Spatial reasoning question data
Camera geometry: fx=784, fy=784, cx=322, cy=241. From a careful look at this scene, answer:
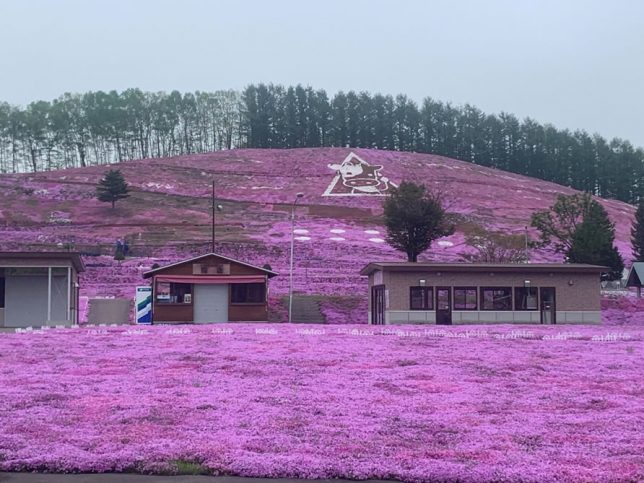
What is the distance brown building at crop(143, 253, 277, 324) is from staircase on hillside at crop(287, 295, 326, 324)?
5305mm

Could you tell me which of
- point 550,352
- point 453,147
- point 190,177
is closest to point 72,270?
point 550,352

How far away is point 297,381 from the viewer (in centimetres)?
1567

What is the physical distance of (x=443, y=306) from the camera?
129 ft

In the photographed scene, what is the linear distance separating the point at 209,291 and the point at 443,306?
39.6 feet

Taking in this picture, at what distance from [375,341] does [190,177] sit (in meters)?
95.9

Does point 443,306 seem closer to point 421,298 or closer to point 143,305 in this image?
point 421,298

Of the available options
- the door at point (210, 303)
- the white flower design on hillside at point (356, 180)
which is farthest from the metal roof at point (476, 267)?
the white flower design on hillside at point (356, 180)

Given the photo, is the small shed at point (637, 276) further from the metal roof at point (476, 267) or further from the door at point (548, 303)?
the door at point (548, 303)

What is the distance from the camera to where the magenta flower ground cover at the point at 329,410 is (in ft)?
28.0

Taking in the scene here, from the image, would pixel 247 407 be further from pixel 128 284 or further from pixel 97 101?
pixel 97 101

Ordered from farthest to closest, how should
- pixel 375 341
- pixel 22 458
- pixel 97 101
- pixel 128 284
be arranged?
pixel 97 101, pixel 128 284, pixel 375 341, pixel 22 458

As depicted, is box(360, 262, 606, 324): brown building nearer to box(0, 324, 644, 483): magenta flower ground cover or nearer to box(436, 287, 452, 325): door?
box(436, 287, 452, 325): door

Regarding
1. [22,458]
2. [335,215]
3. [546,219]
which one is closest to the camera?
[22,458]

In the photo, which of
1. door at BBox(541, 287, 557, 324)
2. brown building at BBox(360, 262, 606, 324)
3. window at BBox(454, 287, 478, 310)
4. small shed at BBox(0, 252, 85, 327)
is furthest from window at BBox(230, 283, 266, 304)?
door at BBox(541, 287, 557, 324)
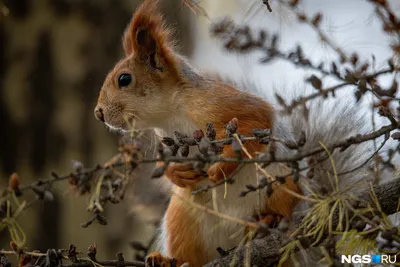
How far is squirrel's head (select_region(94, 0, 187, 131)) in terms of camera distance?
1562 mm

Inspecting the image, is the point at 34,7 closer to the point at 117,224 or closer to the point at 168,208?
the point at 117,224

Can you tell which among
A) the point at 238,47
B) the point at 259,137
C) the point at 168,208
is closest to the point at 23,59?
the point at 168,208

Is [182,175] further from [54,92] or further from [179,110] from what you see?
[54,92]

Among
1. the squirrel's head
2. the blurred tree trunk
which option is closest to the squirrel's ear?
the squirrel's head

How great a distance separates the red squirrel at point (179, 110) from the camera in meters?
1.46

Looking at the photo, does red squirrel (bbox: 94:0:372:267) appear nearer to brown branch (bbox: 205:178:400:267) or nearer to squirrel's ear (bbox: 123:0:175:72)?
squirrel's ear (bbox: 123:0:175:72)

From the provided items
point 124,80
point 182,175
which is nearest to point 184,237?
point 182,175

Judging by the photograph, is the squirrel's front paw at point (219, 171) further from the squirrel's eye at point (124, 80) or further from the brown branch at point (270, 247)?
the squirrel's eye at point (124, 80)

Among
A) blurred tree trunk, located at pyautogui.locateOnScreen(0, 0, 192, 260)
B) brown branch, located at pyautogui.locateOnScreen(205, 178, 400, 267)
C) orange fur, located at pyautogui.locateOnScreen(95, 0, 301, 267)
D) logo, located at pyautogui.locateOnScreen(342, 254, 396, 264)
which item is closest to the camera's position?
logo, located at pyautogui.locateOnScreen(342, 254, 396, 264)

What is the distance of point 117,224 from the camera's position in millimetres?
2387

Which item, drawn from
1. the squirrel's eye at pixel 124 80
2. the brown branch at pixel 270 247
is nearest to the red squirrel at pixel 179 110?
the squirrel's eye at pixel 124 80

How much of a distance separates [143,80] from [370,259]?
858 mm

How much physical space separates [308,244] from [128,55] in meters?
1.02

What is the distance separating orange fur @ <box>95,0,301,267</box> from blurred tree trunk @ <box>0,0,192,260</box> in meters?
0.59
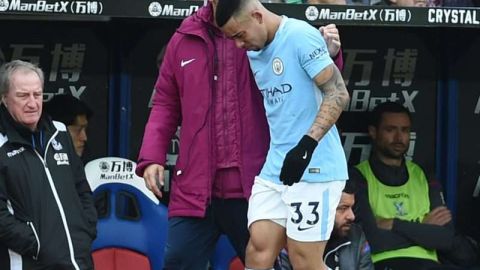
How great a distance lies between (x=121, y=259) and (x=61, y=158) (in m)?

◆ Stated problem ◆
Your copy should match the records word for word, with the pictures removed.

◆ Answer in full ◆
Camera geometry: fx=784, fy=784, cx=322, cy=241. From a careful look at this scene, answer:
What is the distance brown building at crop(143, 253, 277, 324) is from staircase on hillside at crop(287, 295, 326, 324)?
5305mm

Could you tell me which of
- point 550,352
- point 453,147
- point 190,177
is closest to point 72,270?
point 550,352

How far away is point 297,381 from the viewer (in centimetres)?
1567

What is the physical distance of (x=443, y=306) from the camera?
129 ft

In the photographed scene, what is the linear distance separating the point at 209,291 and the point at 443,306?
39.6 feet

Taking in this picture, at what distance from [375,341] does [190,177] sit (in meters)?
95.9

Does point 443,306 seem closer to point 421,298 or closer to point 143,305 in this image?
point 421,298

Of the available options
- the door at point (210, 303)
- the white flower design on hillside at point (356, 180)
which is farthest from the metal roof at point (476, 267)?
the white flower design on hillside at point (356, 180)

Given the photo, is the small shed at point (637, 276) further from the metal roof at point (476, 267) or further from the door at point (548, 303)?
the door at point (548, 303)

What is the distance from the camera to where the magenta flower ground cover at the point at 329,410 is (in ft)?
28.0

Taking in the scene here, from the image, would pixel 247 407 be further from pixel 128 284 or further from pixel 97 101?
pixel 97 101

Ordered from farthest to closest, how should
- pixel 375 341
- pixel 22 458
- pixel 97 101
- pixel 128 284
be arranged?
pixel 97 101, pixel 128 284, pixel 375 341, pixel 22 458

As depicted, is box(360, 262, 606, 324): brown building nearer to box(0, 324, 644, 483): magenta flower ground cover or nearer to box(436, 287, 452, 325): door?
box(436, 287, 452, 325): door

Regarding
1. [22,458]
2. [335,215]
3. [546,219]
which one is closest to the camera?
[22,458]

In the photo, which of
1. door at BBox(541, 287, 557, 324)
2. brown building at BBox(360, 262, 606, 324)
3. window at BBox(454, 287, 478, 310)
4. small shed at BBox(0, 252, 85, 327)
is furthest from window at BBox(230, 283, 266, 304)?
door at BBox(541, 287, 557, 324)
How far is squirrel's head (select_region(94, 0, 187, 131)) in terms of camera distance?
1562 mm

Inspecting the image, is the point at 34,7 closer to the point at 117,224 or closer to the point at 168,208?
the point at 117,224

Can you tell which among
A) the point at 238,47
B) the point at 259,137
C) the point at 168,208
is closest to the point at 23,59?
the point at 168,208

Is [182,175] further from [54,92] or further from [179,110] from what you see?
[54,92]

Among
1. the squirrel's head
2. the blurred tree trunk
which option is closest to the squirrel's ear?
the squirrel's head

How great a distance separates the red squirrel at point (179, 110) from the camera in meters?
1.46

Looking at the photo, does red squirrel (bbox: 94:0:372:267) appear nearer to brown branch (bbox: 205:178:400:267) or nearer to squirrel's ear (bbox: 123:0:175:72)?
squirrel's ear (bbox: 123:0:175:72)

From the provided items
point 124,80
point 182,175
which is nearest to point 184,237?
point 182,175

Judging by the photograph, is the squirrel's front paw at point (219, 171) further from the squirrel's eye at point (124, 80) or further from the brown branch at point (270, 247)?
the squirrel's eye at point (124, 80)

Among
A) blurred tree trunk, located at pyautogui.locateOnScreen(0, 0, 192, 260)
B) brown branch, located at pyautogui.locateOnScreen(205, 178, 400, 267)
C) orange fur, located at pyautogui.locateOnScreen(95, 0, 301, 267)
D) logo, located at pyautogui.locateOnScreen(342, 254, 396, 264)
which item is closest to the camera's position?
logo, located at pyautogui.locateOnScreen(342, 254, 396, 264)

What is the distance of point 117,224 from the camera's position in millimetres?
2387

Which item, drawn from
1. the squirrel's eye at pixel 124 80
2. the brown branch at pixel 270 247
is nearest to the red squirrel at pixel 179 110?
the squirrel's eye at pixel 124 80

How much of a distance separates [143,80] from [370,259]?
858 mm

How much physical space separates [308,244] from [128,55] in meters?
1.02

What is the distance separating orange fur @ <box>95,0,301,267</box> from blurred tree trunk @ <box>0,0,192,260</box> in meters?
0.59
How great a distance lies between (x=121, y=259) and (x=61, y=158) (in m)?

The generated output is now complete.